┌──

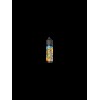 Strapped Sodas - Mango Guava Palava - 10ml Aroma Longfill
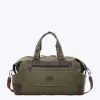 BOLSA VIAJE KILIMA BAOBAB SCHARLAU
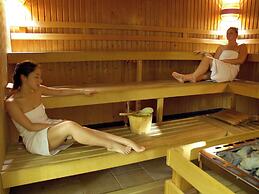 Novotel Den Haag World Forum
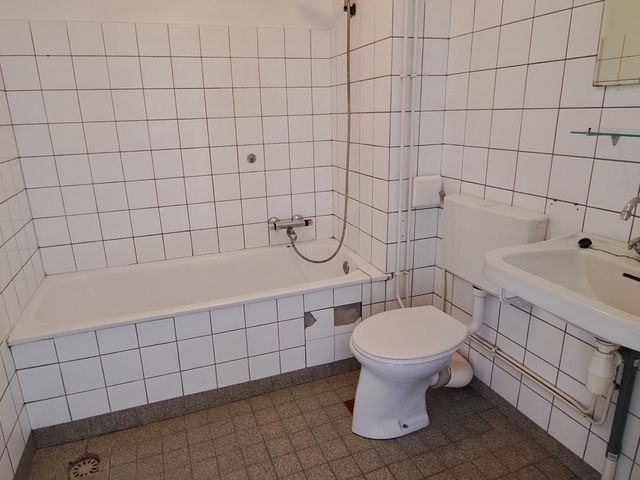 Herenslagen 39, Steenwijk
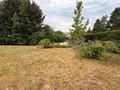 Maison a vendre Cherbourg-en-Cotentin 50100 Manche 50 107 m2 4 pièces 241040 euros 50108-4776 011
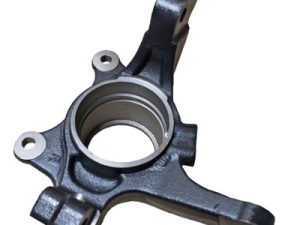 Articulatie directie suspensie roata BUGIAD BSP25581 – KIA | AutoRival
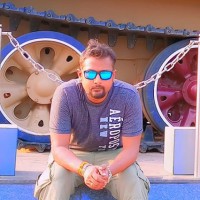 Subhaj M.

└──

O que fazer:
Imprima todas as linhas do material sem mudar nada, mas deixe as imagens de fora.

Problema resolvido:
 Strapped Sodas - Mango Guava Palava - 10ml Aroma Longfill
 BOLSA VIAJE KILIMA BAOBAB SCHARLAU
 Novotel Den Haag World Forum
 Herenslagen 39, Steenwijk
 Maison a vendre Cherbourg-en-Cotentin 50100 Manche 50 107 m2 4 pièces 241040 euros 50108-4776 011
 Articulatie directie suspensie roata BUGIAD BSP25581 – KIA | AutoRival
 Subhaj M.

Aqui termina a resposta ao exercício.